Monitoring irrigated areas has received considerable attention given the importance for e.g. food security, and for the management of water resources. However, the current extent of irrigated areas at continental to global scale is still uncertain. Existing maps, especially covering large areas, are mainly derived from country-level statistics.
Remote sensing has proven to be a valuable tool to map agricultural production areas, yet mapping irrigated areas has proven to be challenging. On the one hand, agricultural areas are difficult to map in general, while on the other hand the step from land cover (cropland) to land use (irrigation practice) requires additional data sources other than the optical satellite data.
Recently, a generic irrigation mapping method was developed in the framework of the FAO WaPOR data portal (https://wapor.apps.fao.org), to provide irrigation maps at a continental scale for Africa and the Near- East on a seasonal and annual basis.
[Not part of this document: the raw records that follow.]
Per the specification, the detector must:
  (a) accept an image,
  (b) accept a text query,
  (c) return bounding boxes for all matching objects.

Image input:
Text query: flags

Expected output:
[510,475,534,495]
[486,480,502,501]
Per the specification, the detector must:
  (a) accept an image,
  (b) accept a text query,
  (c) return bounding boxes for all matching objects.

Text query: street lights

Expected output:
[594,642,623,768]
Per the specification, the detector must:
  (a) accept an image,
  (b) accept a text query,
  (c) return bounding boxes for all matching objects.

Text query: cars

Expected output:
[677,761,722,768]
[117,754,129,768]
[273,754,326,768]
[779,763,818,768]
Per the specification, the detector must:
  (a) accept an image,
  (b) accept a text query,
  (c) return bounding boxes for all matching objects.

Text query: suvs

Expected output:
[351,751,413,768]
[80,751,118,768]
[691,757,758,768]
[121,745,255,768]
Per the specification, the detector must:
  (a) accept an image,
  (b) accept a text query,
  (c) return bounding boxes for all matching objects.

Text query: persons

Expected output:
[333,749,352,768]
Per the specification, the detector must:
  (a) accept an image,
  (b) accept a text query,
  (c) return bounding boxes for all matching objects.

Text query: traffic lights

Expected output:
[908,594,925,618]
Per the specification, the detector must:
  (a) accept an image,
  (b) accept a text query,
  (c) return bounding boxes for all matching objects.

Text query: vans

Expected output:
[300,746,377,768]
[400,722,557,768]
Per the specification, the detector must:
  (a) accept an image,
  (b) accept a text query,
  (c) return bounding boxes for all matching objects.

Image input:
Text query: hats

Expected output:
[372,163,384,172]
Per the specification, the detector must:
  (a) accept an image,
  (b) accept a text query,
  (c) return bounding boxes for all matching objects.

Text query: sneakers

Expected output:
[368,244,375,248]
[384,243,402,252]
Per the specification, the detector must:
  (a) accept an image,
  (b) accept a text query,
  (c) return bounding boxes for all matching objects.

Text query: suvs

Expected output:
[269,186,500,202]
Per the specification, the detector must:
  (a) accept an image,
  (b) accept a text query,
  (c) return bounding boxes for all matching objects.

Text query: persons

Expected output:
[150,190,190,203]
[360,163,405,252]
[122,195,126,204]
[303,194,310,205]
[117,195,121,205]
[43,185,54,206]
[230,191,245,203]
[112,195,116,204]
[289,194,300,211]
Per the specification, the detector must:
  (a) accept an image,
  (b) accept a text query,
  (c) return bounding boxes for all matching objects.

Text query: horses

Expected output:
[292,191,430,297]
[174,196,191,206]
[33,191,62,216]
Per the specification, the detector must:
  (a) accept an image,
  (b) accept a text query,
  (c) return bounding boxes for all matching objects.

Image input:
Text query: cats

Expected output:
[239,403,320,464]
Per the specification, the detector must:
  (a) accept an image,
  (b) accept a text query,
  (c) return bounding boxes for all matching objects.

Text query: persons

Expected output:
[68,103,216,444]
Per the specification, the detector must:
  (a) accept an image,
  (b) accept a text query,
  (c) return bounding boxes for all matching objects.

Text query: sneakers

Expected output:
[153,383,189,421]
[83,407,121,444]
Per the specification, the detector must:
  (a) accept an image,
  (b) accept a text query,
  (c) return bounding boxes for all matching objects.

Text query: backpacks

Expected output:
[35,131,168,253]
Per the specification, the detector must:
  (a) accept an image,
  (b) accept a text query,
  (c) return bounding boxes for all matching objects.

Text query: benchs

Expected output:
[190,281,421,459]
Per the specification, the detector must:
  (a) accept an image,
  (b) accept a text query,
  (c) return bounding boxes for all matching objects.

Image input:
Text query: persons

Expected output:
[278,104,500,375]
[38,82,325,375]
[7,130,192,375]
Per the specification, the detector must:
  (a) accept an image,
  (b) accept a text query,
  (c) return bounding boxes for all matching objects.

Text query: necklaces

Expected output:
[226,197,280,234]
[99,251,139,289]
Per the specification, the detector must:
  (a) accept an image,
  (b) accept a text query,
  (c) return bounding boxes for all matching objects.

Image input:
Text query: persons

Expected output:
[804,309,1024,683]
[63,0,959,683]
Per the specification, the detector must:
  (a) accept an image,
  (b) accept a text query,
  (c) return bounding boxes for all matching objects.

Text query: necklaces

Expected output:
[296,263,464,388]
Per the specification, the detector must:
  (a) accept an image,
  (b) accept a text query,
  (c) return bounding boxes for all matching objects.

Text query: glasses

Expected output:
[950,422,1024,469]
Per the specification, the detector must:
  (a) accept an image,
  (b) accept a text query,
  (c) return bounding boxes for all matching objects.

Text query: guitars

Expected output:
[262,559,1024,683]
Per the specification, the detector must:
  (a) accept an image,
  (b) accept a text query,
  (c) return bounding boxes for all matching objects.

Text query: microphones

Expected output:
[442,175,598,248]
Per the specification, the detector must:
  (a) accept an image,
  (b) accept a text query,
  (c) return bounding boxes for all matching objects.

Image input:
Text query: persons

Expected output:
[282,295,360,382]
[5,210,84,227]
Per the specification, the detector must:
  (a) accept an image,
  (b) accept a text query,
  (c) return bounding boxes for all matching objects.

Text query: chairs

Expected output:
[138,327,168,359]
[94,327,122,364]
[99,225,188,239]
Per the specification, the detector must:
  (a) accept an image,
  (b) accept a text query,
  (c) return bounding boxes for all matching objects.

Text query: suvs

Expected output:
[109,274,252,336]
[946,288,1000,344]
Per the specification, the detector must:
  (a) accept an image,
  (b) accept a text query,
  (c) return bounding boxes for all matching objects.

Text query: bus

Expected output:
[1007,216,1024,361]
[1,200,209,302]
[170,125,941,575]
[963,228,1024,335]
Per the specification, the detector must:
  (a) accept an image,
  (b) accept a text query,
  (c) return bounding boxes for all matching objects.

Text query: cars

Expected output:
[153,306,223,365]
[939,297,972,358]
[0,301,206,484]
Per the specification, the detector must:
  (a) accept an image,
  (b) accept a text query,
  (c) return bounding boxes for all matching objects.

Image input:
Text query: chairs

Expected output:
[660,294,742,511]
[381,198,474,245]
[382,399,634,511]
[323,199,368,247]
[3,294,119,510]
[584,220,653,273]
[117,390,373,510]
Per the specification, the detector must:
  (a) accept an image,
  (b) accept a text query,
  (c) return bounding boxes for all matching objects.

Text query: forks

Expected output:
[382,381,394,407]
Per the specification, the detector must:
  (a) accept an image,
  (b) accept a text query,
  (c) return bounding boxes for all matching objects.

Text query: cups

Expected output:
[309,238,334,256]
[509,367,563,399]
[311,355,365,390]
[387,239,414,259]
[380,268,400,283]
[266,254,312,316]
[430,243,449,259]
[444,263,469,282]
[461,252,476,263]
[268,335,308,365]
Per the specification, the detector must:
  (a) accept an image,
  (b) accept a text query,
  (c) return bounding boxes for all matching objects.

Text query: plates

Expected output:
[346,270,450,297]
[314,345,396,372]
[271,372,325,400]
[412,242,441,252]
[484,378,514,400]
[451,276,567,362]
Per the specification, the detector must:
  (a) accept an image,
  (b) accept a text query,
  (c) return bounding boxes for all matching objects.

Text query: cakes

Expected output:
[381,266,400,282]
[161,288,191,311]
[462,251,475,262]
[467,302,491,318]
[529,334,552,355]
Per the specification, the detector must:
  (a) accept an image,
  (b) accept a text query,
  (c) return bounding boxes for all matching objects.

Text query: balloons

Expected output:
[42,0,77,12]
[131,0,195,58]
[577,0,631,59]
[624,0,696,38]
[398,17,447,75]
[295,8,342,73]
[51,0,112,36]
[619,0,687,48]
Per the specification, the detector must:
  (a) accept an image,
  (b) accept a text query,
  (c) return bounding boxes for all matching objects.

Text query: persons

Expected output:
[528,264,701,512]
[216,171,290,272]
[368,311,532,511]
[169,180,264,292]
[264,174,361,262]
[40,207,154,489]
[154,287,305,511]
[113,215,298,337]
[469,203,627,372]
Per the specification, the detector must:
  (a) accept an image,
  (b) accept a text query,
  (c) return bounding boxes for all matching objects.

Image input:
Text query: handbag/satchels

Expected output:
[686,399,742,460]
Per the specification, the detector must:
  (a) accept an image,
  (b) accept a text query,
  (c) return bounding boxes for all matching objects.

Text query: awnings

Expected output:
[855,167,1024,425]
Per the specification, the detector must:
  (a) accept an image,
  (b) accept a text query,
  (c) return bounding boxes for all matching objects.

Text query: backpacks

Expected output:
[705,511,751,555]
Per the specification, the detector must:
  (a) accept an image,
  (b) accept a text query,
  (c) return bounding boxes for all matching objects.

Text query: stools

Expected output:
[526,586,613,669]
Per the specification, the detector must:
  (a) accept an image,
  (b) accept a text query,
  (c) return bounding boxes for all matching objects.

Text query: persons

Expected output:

The method combines information on (i) the land cover, (ii) the phenology as obtained from time series analysis, (iii) actual Evapotranspiration (ETa), and (iv) precipitation. In short, the Water Deficit Index (WDI) is computed as the ratio of the seasonal precipitation over the seasonal ETa, with values below one when the water consumption is larger than the water availability on a seasonal basis. Although very good results were obtained with a WDI threshold of 0.9 on a continental scale, some issues remain, especially in areas where the water availability and the consumption are very similar, or where only supplementary irrigation is applied.
In addition to this physically-based approach, supervised classification methods have proven to be a suitable irrigation mapping method as well, yet suffer from the drawback that they require a large amount of reference information. To evaluate which method is best suited to distinguish between irrigated and rainfed agriculture, a comparison between both is made for three different irrigation schemes: (i) the Nile delta in Egypt, which receives full irrigation, (ii) the Bekaa valley in Lebanon where both irrigated and rainfed croplands are present, and (iii), the Koga region in Ethiopia, which is rainfed during the rainy season, but irrigated in the dry season.
From the analysis, it is clear that for regions with very little precipitation (Nile delta), the physical-based method is very well suited to map the irrigated areas, without the need for ground reference information. However, in more complex systems, such as the Bekaa valley, the confusion between irrigated and rainfed areas is quite substantial for the physical-based method, and the supervised classification method obtained more promising results.
This may suggest that for continental or global irrigation mapping, a combination of both methods is desirable. Irrigated areas in regions with low precipitation could best be mapped based on the WDI approach, while in more complex areas, supervised classification methods may be required. This would strongly reduce the need for detailed reference data over large areas, while maintaining a high mapping accuracy.